Schematic of a power- and signal-recycling Michelson-Sagnac interferometer. The translucent mechanical oscillator forms the joint end mirror of the two Michelson arms. While the displacement of the oscillator is measured via the Michelson mode, the transmitted light is stored in the Sagnac mode. The combination of Michelson and Sagnac modes enables the resonant enhancement of both the laser power and the displacement signal by placing power- and signal-recycling mirrors in the input and output ports of the interferometer, respectively. The parameter $L$ is the length of the Michelson interferometer arms, and $L_{\mathrm{SR}}$ is the distance between the beam splitter and the signal-recycling mirror.

Figure 2

The four arrows represent the incident-light fields ($E_{\mathrm{A}},E_{\mathrm{B}}$) and outgoing interference of the reflected and transmitted light ($E_{\mathrm{C}},E_{\mathrm{D}}$).

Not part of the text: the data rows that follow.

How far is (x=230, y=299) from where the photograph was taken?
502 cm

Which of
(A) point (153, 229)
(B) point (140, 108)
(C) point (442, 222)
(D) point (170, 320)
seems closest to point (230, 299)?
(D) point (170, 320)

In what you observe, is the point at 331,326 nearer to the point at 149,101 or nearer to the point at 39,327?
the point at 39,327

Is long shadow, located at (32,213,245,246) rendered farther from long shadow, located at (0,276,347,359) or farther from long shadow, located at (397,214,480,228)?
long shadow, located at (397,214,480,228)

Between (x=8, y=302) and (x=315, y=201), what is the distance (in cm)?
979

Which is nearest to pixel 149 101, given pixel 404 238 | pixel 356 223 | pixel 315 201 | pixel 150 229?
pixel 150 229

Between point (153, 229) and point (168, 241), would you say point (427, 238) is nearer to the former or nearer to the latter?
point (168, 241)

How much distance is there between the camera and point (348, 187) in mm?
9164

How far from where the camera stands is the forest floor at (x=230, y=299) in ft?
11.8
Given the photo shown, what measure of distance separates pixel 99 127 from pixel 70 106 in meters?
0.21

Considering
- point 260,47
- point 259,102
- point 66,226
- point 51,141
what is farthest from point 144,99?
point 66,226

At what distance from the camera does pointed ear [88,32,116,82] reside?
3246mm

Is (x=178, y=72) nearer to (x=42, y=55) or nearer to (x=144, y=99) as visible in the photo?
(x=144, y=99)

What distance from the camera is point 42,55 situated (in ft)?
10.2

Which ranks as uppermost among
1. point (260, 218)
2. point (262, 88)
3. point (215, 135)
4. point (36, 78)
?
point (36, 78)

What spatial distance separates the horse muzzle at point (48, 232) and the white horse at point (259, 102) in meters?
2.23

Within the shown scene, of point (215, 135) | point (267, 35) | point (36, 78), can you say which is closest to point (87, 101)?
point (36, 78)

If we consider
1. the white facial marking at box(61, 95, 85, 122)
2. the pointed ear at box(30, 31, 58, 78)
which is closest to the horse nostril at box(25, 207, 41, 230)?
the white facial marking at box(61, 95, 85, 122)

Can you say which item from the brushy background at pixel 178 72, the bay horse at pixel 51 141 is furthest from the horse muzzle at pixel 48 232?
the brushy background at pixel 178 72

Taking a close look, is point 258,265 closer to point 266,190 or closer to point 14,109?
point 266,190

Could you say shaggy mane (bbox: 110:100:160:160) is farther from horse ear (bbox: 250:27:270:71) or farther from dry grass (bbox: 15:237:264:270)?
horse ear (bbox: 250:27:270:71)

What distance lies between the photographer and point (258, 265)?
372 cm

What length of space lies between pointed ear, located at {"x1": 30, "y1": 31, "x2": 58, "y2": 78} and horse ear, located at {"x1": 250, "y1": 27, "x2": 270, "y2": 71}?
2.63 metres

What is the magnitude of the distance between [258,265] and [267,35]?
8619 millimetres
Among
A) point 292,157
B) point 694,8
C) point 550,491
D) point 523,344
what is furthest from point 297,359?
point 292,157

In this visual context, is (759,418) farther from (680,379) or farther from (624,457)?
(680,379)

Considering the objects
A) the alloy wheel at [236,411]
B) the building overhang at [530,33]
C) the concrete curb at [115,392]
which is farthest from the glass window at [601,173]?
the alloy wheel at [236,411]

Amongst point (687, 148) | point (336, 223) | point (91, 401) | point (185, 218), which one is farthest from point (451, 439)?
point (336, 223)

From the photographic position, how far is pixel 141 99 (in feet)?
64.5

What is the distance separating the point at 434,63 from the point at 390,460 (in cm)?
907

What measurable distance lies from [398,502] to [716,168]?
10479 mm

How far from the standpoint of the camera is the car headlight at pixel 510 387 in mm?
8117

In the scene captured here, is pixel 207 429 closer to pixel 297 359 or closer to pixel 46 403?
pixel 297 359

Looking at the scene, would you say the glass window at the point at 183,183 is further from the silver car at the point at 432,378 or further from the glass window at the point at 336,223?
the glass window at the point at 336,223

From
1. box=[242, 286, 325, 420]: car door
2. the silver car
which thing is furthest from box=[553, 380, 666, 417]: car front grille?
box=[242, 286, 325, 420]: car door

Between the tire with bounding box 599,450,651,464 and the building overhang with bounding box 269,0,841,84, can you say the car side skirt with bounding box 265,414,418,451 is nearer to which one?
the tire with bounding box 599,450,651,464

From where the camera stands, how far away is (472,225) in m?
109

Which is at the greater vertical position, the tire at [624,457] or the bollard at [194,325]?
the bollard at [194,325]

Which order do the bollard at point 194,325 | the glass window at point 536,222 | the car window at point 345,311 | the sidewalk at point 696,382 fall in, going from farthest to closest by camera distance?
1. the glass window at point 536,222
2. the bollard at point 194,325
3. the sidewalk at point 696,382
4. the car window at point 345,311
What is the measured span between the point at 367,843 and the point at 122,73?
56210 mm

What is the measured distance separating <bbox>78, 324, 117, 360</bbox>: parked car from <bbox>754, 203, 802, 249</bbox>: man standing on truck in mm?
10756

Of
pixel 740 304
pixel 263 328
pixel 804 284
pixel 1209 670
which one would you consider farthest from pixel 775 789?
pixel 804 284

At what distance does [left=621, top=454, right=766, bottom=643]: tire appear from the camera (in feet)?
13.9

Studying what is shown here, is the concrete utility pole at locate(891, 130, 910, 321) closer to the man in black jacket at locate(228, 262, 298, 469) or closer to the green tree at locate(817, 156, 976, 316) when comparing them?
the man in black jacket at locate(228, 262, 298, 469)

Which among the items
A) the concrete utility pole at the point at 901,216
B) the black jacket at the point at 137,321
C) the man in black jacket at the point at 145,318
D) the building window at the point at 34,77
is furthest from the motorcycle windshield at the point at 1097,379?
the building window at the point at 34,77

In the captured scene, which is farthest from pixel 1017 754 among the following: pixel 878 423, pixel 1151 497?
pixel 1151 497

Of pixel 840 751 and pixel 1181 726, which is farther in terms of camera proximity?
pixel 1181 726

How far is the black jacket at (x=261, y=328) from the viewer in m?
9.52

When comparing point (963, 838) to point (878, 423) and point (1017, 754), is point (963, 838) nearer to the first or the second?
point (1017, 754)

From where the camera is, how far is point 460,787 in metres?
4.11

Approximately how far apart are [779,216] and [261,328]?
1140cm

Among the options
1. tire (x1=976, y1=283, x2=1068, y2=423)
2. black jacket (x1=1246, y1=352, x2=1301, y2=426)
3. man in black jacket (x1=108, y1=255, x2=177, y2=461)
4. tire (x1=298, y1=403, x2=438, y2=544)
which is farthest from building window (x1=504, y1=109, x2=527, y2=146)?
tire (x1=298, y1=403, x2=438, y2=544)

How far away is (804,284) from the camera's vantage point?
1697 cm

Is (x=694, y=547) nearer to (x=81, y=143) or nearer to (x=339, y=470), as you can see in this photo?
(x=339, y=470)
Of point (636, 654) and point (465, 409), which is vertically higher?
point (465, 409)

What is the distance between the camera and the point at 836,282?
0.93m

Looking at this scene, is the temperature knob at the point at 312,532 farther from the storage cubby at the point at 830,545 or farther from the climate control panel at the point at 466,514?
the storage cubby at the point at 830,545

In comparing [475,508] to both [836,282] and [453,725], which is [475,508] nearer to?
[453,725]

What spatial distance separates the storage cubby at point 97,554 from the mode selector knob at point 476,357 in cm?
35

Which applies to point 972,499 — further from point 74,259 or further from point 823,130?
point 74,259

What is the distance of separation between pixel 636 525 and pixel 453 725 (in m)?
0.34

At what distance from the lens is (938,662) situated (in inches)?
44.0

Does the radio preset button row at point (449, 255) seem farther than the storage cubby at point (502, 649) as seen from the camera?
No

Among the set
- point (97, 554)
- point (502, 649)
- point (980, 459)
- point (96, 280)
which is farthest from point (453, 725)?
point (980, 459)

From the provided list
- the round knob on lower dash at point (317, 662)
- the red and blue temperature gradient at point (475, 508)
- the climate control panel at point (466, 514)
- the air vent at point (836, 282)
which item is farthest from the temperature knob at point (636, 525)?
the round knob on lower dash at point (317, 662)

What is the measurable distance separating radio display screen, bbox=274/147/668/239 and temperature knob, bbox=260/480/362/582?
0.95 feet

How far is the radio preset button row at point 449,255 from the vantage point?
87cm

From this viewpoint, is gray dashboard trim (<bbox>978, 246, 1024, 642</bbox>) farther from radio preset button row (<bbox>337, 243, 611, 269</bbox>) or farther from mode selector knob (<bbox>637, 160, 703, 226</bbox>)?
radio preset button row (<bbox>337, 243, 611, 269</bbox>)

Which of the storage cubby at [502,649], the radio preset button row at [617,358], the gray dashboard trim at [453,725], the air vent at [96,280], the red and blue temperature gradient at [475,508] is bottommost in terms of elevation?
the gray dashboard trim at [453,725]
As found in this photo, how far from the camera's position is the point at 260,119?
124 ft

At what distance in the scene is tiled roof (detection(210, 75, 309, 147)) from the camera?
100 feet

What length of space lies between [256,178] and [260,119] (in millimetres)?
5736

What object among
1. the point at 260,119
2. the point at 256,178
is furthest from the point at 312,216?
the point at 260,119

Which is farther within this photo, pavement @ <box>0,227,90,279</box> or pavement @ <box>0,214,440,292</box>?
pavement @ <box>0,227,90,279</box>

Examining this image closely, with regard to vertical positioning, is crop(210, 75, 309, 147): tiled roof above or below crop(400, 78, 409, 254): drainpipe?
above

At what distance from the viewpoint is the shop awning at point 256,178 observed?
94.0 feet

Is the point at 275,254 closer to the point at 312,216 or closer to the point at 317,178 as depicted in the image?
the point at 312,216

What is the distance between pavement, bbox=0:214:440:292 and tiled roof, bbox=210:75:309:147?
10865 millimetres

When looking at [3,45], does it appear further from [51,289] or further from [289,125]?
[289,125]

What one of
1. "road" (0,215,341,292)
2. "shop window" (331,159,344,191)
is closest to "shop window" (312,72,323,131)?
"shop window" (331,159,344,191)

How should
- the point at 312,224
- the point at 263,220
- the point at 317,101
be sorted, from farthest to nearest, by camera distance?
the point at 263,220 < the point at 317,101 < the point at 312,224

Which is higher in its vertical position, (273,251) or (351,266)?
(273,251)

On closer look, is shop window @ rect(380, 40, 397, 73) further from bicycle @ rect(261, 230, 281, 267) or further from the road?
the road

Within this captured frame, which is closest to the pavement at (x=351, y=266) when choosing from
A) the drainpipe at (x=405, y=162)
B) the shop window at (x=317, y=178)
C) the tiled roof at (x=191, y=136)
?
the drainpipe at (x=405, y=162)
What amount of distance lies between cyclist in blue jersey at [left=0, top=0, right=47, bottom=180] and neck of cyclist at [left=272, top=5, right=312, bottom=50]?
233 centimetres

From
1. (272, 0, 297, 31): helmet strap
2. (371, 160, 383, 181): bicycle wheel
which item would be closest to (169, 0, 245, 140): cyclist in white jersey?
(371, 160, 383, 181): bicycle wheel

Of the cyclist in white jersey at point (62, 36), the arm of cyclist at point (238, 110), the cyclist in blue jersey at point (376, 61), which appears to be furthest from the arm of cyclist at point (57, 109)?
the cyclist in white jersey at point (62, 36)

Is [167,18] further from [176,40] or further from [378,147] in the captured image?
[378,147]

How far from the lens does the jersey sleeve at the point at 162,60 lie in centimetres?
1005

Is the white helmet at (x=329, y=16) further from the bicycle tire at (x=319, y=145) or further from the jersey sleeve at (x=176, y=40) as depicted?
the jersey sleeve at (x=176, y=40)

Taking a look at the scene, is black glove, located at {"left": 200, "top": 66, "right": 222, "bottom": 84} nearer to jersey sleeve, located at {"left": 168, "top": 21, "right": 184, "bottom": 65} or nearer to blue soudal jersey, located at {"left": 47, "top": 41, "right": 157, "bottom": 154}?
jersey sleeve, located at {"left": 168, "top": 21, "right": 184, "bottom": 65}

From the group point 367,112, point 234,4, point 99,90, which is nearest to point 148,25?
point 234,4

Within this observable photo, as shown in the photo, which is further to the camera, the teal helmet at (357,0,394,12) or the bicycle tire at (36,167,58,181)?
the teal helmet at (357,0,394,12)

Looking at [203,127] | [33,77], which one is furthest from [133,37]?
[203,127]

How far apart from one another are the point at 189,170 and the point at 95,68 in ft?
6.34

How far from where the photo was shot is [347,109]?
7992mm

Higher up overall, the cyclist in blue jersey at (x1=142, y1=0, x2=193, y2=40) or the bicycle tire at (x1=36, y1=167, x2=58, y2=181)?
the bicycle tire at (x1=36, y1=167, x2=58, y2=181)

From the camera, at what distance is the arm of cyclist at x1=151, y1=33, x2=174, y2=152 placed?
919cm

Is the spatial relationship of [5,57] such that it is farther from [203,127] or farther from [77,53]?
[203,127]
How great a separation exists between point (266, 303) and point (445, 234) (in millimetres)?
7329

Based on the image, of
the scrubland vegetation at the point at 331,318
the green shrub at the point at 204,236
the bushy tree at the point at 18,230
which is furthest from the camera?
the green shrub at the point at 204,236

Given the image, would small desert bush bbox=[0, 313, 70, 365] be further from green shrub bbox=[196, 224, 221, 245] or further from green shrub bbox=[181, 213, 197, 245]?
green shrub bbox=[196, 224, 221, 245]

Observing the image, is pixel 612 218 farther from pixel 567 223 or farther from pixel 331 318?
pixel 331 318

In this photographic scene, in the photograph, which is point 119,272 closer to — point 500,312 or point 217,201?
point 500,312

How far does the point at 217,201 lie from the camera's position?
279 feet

These four fields give rise to radiation pressure effects at the membrane.

Figure 3

Goal sensitivity of the Michelson-Sagnac interferometer to measure radiation pressure noise based on the parameters in Table . The graphs show the sensitivity with and without signal recycling, as labeled. Thick solid and dashed lines (red) are the radiation pressure noise and shot noise, respectively. Thin solid and dashed lines (blue) are thermal noise at 1 K in the cases of the viscous damping and structural damping [30].